Dr. Kandzari agreed and suggested that the findings might have an impact on reimbursement.
“[W]e've had a lot of differential reimbursement with the use of CT angiography as a routine strategy to evaluate for coronary artery disease in the United States,” he said. “So a study that showed similar outcomes and similar identification of disease with one imaging method versus more traditional methods of stress testing and assessment [is welcome]. My hope is that this study also will help lead toward greater adoption and reimbursement for CT angiography.”
As to whether this could potentially lead to guideline changes, Dr. Kandzari said: “My expectation would be that we’ll see more incorporation of CT angiography as an alternative to more traditional assessment for ischemic heart disease.”

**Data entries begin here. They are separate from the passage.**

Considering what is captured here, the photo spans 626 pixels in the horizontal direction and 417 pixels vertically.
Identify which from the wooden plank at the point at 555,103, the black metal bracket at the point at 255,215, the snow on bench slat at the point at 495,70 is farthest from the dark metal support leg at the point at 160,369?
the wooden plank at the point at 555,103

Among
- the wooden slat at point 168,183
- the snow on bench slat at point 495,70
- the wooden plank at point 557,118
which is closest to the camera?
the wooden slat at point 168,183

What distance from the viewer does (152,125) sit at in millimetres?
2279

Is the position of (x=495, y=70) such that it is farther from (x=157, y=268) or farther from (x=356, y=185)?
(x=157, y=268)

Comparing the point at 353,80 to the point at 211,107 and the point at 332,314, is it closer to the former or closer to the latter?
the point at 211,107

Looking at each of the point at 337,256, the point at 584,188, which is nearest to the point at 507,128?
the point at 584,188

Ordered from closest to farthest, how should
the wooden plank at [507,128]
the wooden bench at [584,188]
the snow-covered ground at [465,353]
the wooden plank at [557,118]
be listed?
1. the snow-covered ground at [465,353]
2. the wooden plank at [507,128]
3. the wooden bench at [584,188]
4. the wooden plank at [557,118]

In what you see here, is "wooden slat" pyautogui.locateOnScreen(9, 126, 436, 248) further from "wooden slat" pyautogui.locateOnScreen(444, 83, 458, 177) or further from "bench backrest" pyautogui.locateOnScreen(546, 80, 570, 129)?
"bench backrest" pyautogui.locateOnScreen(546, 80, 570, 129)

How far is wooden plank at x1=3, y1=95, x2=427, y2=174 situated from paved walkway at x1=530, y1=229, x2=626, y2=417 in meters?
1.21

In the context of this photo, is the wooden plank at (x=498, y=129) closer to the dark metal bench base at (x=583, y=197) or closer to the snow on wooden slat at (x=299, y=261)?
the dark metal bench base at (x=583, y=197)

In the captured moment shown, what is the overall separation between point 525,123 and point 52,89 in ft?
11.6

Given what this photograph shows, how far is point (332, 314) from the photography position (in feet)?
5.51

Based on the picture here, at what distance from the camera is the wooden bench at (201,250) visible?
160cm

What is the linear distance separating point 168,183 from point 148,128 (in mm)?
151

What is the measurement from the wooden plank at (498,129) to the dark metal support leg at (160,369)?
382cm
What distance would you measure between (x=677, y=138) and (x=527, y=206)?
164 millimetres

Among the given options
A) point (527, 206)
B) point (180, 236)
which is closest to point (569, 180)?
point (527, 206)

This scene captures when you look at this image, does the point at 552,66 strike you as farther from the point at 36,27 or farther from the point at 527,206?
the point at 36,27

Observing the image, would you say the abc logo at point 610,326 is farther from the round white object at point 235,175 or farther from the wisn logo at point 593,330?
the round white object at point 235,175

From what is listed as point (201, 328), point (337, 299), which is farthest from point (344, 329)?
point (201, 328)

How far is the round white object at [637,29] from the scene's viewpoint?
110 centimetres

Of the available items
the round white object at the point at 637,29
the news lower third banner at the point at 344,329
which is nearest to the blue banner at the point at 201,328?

Coronary CTA was evaluated in a second trial as well. SCOT-HEART randomized 4,146 patients who were referred to dedicated chest pain clinics in Scotland to standard care with or without coronary CTA. The addition of CTA clarified diagnoses, reduced unnecessary tests, and resulted in a nonsignificant reduction in nonfatal MI and death due to coronary heart disease.
DES vs Surgery Over the Long Term
Two trials examined long-term outcomes of PCI with DES compared with CABG in patients with advanced coronary disease.
In the 4-year follow-up of BEST, which included patients with multivessel disease, the rate of death, MI, or TVR was higher among those who received everolimus-eluting stents vs those who underwent surgery. The difference was driven by a higher rate of TVR.
And in the 5-year follow-up of PRECOMBAT, which included patients with unprotected left main disease, safety and efficacy were comparable between those who received the sirolimus-eluting Cypher stent (Cordis) and those who underwent CABG. There was no difference in MACCE, although ischemia-driven TVR was more frequent in the DES group.
Additional studies presented at the meeting included:
REGULATE-PCI: A novel anticoagulation system that includes a rapid reversal agent increased moderate-to-severe bleeding and serious allergic reactions without providing improvement in clinical outcomes for PCI patients.
EMBRACE STEMI: In first-time STEMI patients undergoing PCI after a proximal or mid-LAD occlusion, the administration of a novel mitochondrial targeting peptide—Bendavia (Stealth BioTherapeutics; Newton, MA)—failed to reduce infarct size.
After Eighty: Patients over age 80 with NSTE-ACS or unstable angina were less likely to die, suffer an MI, or need urgent revascularization with an early invasive strategy compared with conservative management.
ERRICA: Remote ischemic conditioning prior to on-pump CABG in high-risk patients failed to reduce long-term adverse events.
TVT Registry: Initial US use of transcatheter mitral valve repair with MitraClip has resulted in high procedural success and low complication rates.
In a small before-and-after study, catheter-based denervation of the pulmonary artery was associated with improvements in functional and hemodynamic outcomes and a reduction in pulmonary arterial hypertension–related events in patients with pulmonary hypertension of various causes.
A focused session on building a career in cardiology provided fellows with the key messages of networking with purpose, learning to say yes (and also no), and thinking creatively.
Presentations at: American College of Cardiology/i2 Scientific Session; March 14-16, 2015; San Diego, CA.
- Dr. Kandzari reports receiving consulting fees/honoraria from Boston Scientific, Medtronic, Micell Technologies, and Thoratec.